* Aufgaben *
• 1. Beantworten Sie die folgenden Fragen zum Interview über die Compliance-Policy.
(a) Weshalb gibt es laut Claudia Schmidt bei der Compliance-Policy kein One-size-fits-all?
(b) Wie oft sollten große Unternehmen sicherstellen, dass ihre Compliance-Policy auf dem neuesten Stand ist?
(c) Welcher Abstand dürfte dafür bei kleineren Firmen und Mittelständlern ausreichen?
• 2. Führen Sie das Interview über die Compliance-Policy im Anschluss an die letzte Frage fort.

* Vorgegebener Text *
---
Frau Schmidt, Sie fordern für jedes Unternehmen eine Compliance-Policy. Was muss die beinhalten?

Claudia Schmidt: Ein One-size-fits-all gibt es hier nicht, weil Compliance-Management stets individuell an das jeweilige Unternehmen und die Risikolandschaft anzupassen ist. Im Groben kann man aber sagen, dass folgende Elemente Pflicht sind: Erstens muss die Unternehmensstrategie auf das Einhalten von Regularien überprüft werden. Außerdem gehört Risiko-Management hinein sowie alles rund um Organisation, hier geht es beispielsweise um die Frage, ob Abläufe und Prozesse transparent und den Richtlinien entsprechend gestaltet sind. Darüber hinaus befasst sich eine Compliance-Policy mit Management-Prozessen, um Compliance nachhaltig zu fördern und Verstöße zu vermeiden, etwa der Frage, wie das Unternehmen mit Betrugsfällen umgeht, und mit sämtlichen Geschäftsprozessen.

Wie oft muss die Unternehmensleitung die Compliance-Policy überprüfen?

Schmidt: Große Unternehmen sollten einmal im Jahr sicherstellen, dass ihre Compliance-Policy noch auf dem neuesten Stand ist. Bei kleineren Firmen und Mittelständlern dürfte das alle zwei Jahre ausreichend sein. Wichtig ist, dass das regelmäßig passiert.

Sie sagen, Compliance ist eine Haltung, die von der Firmenspitze her gelebt werden muss. Was heißt das konkret?
---
* Daten *

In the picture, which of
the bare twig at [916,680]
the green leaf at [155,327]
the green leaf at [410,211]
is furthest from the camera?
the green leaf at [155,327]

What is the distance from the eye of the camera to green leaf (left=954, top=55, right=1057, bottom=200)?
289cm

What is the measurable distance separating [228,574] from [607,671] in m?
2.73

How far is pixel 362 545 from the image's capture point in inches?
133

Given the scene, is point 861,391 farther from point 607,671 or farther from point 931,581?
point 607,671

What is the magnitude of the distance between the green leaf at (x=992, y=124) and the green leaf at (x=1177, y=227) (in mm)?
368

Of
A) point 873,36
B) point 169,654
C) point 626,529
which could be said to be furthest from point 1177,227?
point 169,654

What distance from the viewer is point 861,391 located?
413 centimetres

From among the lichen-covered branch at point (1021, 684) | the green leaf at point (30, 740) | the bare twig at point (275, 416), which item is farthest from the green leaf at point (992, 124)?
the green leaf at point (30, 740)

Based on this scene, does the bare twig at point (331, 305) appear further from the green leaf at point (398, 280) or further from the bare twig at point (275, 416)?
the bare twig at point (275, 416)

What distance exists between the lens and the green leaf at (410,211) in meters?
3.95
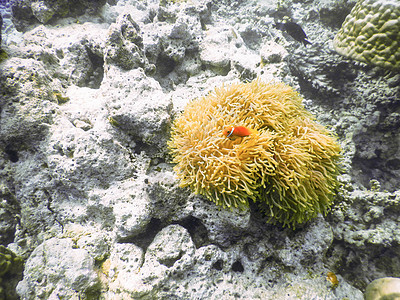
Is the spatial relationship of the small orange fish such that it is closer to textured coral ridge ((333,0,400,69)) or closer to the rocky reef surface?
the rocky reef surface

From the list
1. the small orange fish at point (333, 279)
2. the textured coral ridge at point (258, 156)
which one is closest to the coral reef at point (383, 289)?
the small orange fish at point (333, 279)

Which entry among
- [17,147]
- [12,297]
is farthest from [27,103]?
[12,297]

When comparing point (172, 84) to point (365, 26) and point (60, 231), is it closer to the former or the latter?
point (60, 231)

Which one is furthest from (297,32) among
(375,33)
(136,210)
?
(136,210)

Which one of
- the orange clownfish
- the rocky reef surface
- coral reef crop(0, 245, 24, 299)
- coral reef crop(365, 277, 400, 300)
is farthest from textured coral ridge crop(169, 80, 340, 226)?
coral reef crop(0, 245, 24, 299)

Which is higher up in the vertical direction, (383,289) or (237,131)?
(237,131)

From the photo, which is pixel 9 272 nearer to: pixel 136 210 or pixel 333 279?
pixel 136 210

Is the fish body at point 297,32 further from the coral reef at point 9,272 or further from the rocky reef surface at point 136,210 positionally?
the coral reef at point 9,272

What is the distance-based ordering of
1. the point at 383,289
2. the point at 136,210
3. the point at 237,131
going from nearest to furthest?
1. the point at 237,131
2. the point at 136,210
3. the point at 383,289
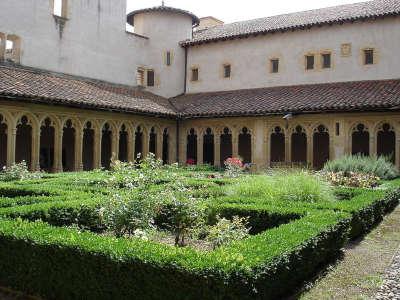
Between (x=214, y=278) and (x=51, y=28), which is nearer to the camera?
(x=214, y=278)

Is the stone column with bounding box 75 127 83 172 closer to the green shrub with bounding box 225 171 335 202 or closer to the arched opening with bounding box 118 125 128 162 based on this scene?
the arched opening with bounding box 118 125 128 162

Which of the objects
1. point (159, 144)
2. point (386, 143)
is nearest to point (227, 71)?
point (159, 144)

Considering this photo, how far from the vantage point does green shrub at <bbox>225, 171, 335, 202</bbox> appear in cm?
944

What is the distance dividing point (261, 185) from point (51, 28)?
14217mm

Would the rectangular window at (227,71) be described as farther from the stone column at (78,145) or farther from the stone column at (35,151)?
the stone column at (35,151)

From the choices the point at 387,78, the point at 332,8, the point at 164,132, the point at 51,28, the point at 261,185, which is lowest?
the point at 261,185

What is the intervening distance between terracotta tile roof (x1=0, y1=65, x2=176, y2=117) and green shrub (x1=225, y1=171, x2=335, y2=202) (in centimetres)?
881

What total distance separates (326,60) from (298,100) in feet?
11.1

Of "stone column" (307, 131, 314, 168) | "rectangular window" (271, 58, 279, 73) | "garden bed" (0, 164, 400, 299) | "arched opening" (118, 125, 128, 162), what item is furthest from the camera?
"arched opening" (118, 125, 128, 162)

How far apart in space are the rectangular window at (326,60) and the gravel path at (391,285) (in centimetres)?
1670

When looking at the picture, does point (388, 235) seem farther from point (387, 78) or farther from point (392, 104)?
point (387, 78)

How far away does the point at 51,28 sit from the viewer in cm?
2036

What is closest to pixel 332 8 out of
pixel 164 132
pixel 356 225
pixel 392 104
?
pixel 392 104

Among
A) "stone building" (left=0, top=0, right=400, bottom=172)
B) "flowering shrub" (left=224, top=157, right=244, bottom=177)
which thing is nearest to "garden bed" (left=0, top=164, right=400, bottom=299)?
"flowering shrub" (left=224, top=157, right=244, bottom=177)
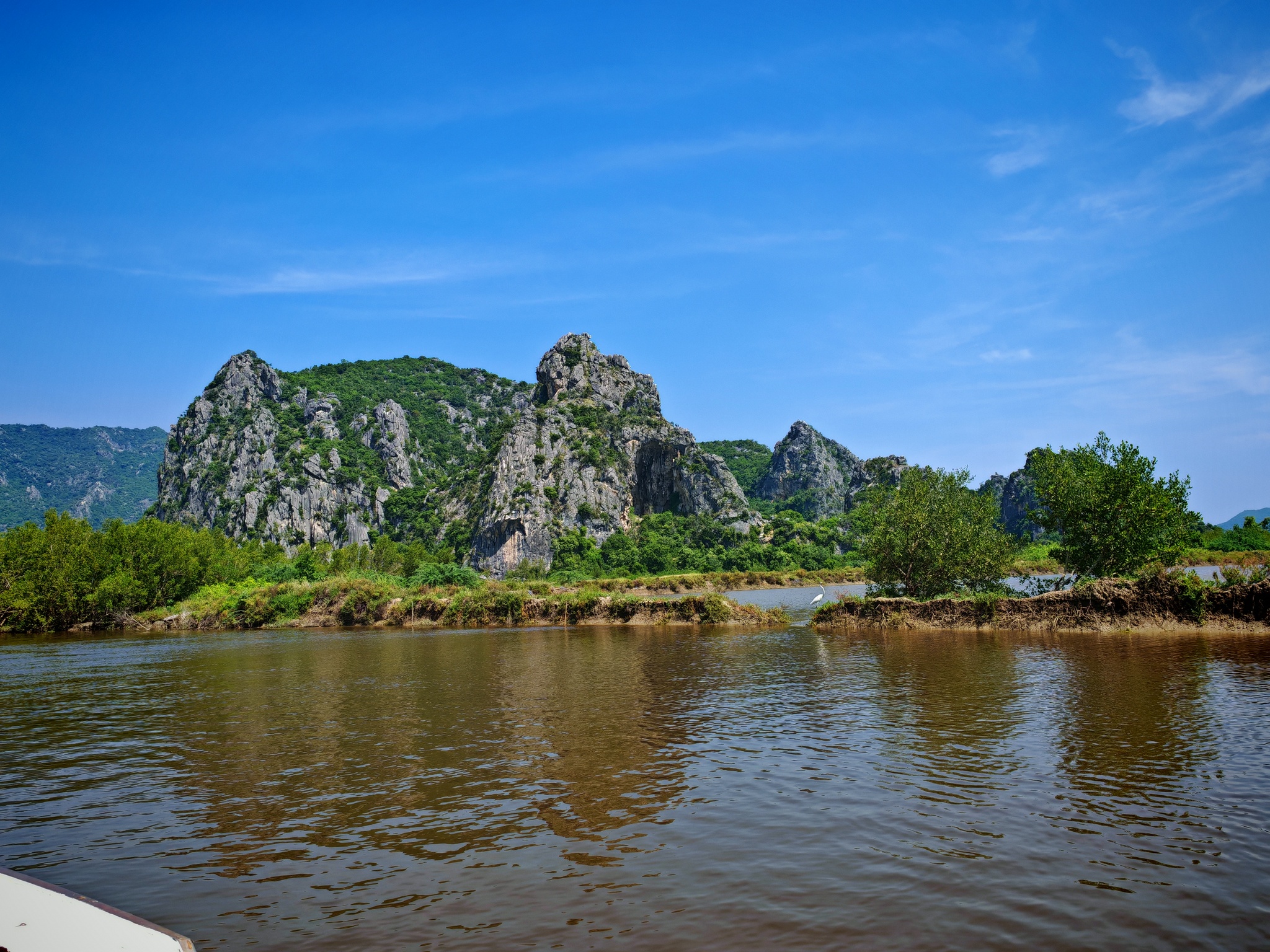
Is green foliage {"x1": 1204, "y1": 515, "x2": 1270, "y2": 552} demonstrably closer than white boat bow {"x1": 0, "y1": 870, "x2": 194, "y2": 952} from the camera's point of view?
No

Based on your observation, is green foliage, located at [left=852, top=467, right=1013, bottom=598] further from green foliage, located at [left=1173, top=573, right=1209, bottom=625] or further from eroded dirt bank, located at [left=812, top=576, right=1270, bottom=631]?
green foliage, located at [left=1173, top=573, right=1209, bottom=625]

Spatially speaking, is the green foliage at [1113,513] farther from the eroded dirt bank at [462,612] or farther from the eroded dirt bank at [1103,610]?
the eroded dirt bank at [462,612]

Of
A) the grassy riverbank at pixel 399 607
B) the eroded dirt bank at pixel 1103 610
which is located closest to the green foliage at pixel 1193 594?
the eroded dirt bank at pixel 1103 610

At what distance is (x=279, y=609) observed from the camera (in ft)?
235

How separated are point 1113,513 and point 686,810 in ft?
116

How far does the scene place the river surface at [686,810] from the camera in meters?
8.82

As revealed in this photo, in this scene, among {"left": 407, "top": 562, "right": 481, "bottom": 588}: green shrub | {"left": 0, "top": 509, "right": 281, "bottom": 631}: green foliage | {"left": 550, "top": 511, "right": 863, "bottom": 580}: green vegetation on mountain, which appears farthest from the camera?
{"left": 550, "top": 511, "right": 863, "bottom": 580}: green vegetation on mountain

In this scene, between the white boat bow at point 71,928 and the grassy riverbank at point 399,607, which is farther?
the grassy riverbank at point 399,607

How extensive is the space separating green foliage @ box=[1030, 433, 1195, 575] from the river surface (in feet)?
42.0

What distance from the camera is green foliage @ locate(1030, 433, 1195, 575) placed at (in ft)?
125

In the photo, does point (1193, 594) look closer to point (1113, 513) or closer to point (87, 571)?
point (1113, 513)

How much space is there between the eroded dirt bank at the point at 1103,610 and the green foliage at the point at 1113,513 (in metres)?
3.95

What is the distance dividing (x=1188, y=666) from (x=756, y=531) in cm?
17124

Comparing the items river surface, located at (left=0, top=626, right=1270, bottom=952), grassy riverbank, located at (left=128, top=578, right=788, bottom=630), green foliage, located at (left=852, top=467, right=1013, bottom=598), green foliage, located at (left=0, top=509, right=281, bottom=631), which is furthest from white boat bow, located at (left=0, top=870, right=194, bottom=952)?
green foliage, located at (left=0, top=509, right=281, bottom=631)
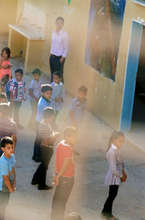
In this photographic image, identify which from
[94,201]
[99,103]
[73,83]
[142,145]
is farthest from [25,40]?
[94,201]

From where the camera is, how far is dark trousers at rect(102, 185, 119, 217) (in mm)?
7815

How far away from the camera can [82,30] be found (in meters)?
---
* Lösungen *
• 1.
(a) Compliance-Management ist stets individuell an das jeweilige Unternehmen und die Risikolandschaft anzupassen.
(b) Einmal im Jahr.
(c) Alle zwei Jahre.

• 2.
Schmidt: Eine Compliance-Kultur braucht neben der Kommunikation der Regelwerke vor allem eine Spiegelung dieser Grundsätze im Handeln und Auftreten der Verantwortlichen auf allen Management-Ebenen. Werte und Haltungen können nur vermittelt werden, wenn diese erkennbar von der Führung vorgelebt werden. Darüber hinaus heißt das, dass Compliance-Verstöße konsequent geahndet werden. Wenn ein Spitzen-Manager gegen Regeln verstößt, dann muss die Firma Konsequenzen ziehen. Notfalls bis zur Entlassung. Und zwar auch dann, wenn derjenige aus betriebswirtschaftlicher Sicht sehr erfolgreich ist. Da dürfen die Zahlen nicht über der Compliance stehen.

Sie plädieren für eine Organisationseinheit, die Compliance verantwortet. Wie soll die aussehen?

Schmidt: Optimal ist eine Kombination aus drei Wirkungsrichtungen. Erstens die Implementierung der Compliance-Abteilung als Stabsfunktion, die direkt beim Vorstand angesiedelt ist. Für das externe Regelwerk sollte ein Jurist im Team sitzen, außerdem ein Vertreter des Bereiches Organisation und Prozesse, ein Vertreter aus dem Feld Human Ressources und ein Informatiker. Gegebenenfalls können Kollegen aus Rechnungswesen, Risiko-Management und Datenschutz das Team ergänzen. Zweitens, als Querschnittsfunktion mit direkter Anbindung an die Stabsstelle, sollten Compliance-Beauftragte in allen Organisationseinheiten etabliert werden. Drittens, den Führungskräften kommt beim Thema Compliance eine besondere Rolle zu. Nur, wenn die Führungskräfte ein ethisch und rechtlich einwandfreies Verhalten vorleben, kann sich daraus eine nachhaltig funktionsfähige Compliance-Kultur entwickeln.

Worum geht es dabei vorrangig?

Schmidt: Um das Vernetzen einzelner Compliance-Maßnahmen zu einem Ganzen. Einzelne Compliance-Inseln wie ein Anti-Korruptions-Management oder ein Code of Conduct nützen dem Unternehmen nur bedingt. Firmen brauchen ein übergreifendes, aussagefähiges Compliance-Management-System.

IT muss die gesamte Prozess-Historie dokumentieren

Welche Rolle schreiben Sie der IT zu?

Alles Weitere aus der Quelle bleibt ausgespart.